When I think or express the word 'Liberation' I am not imagining such grandiose idea of lights blasting off all around me and absolute illumination happening within me. would be nice. I am merely hoping that i would somehow see the light of freedom from my own blindness and ignorance, my failure to have a good understanding of the reality of life around me and my weaknesses that have plagued me throughout my life such as my sexual lusts and my inability to subjugate my egotistical tendencies. As can be seen even at my age i am still struggling to overcome these petty tyrants that have ruled my life's every effort towards finding the right understanding of what it is all about; this existence itself. All I hope for is the freedom from this 'mental slavery' that i have created for myself through wrong perceptions and impulses, through mismanagement of my emotions and desires;all I hope for is to know that it was not all in vain.
I know and i acknowledge that my life had been for most of the part like a roller coaster, full of dichotomies that sometimes it makes me fill like I am a bad case of a schizoid. I have a mind that is eternally in dialogue with itself and much worse than You Tube when it comes to dramas and mini series. my mind is 'sick', and in need of constant observation or it will run amuck if given free reign. I dread the day i would have to face my Maker for His final evaluation and having to be made to review all that i done to upset His Grace and Mercy. The shame of it itself would kill me, not that it matters as i would already be dead anyway; hell would have to be the reruns of my wrong doings throughout my life.

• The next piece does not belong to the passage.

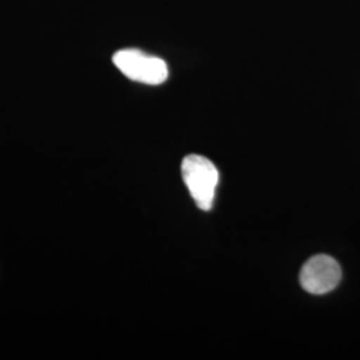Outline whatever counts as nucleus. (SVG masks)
<instances>
[{"instance_id":"7ed1b4c3","label":"nucleus","mask_w":360,"mask_h":360,"mask_svg":"<svg viewBox=\"0 0 360 360\" xmlns=\"http://www.w3.org/2000/svg\"><path fill=\"white\" fill-rule=\"evenodd\" d=\"M342 279V269L334 257L316 255L306 262L300 272L302 287L314 295H323L336 288Z\"/></svg>"},{"instance_id":"f03ea898","label":"nucleus","mask_w":360,"mask_h":360,"mask_svg":"<svg viewBox=\"0 0 360 360\" xmlns=\"http://www.w3.org/2000/svg\"><path fill=\"white\" fill-rule=\"evenodd\" d=\"M112 62L124 77L134 82L158 86L167 80L168 67L166 62L139 50L127 49L115 52Z\"/></svg>"},{"instance_id":"f257e3e1","label":"nucleus","mask_w":360,"mask_h":360,"mask_svg":"<svg viewBox=\"0 0 360 360\" xmlns=\"http://www.w3.org/2000/svg\"><path fill=\"white\" fill-rule=\"evenodd\" d=\"M181 176L196 206L210 211L218 186V169L211 160L200 155H188L181 162Z\"/></svg>"}]
</instances>
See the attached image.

This is why whenever I pray to my Lord it is always to ask for His mercy and forgiveness for all my wrongs, big and small, committed knowingly and unknown, past present and future, this would be my first priority whenever I pray. yes, I am afraid or His wrath and i am scared shitless to even think of what lay in store for me when the time comes to face the Big Guy. What I can only hope for is that He is oft forgiving and most merciful and He is The Lord of Compassion and at the end of the day He will judge me but until then it is my path to seek liberation from this fears and guilty conscience that I carry with me like a bag of rotten eggs.
I keep telling myself these things over the years especially when I am in a confused or uncertain state of mind where doubts and vexations cloud my consciousness and distort my being.
I am of the family of light, I am a light being and I have been striving towards enlightenment of my spirit if not my soul and every now and then I catch glimpses of the sense of light and freedom that i seek but every so often i fall back into my old repressed self born of conditioning and as a result of not comprehending my dual thinking mind. Within this form is the source of light that has been inherent and innate to my original nature of beingness and to keep this light from becoming dim or worse extinguished totally is of paramount concern no matter where or what state of mind i am at at this moment. I have to keep reminding myself of my higher purpose in life more than just trying to psychologically heal a sick mind or a wounded soul. Like polishing a tile till it becomes a mirror, I have to keep on trudging up the hill and discover for myself what lies at the peak of the mystic mountain. I have practically bared myself, my life, my passions, my dreams and my spirit throughout this years of Blogging; I know I will prevail. Like the Tibetan Yogi Milarepa, I too will strive to attain to my higher Being through relentless practice for the benefit of Sentient Beings in the six realms, ten directions, past present and future. Failing this I will return and keep on returning until I have cleared all my Karmic consequences and liberate myself from this cycle of life death and rebirth. In this effort i call upon all the Ancient Ones, the Prophets and the Yogis, I call upon all the great teachers, the masters, and the powers that be to assist me and i call upon my Lord or Creation for His Grace and Compassion that i may fulfill my quest in this life for the sake of humanity and the planet itself...Insha'Allah...Amen.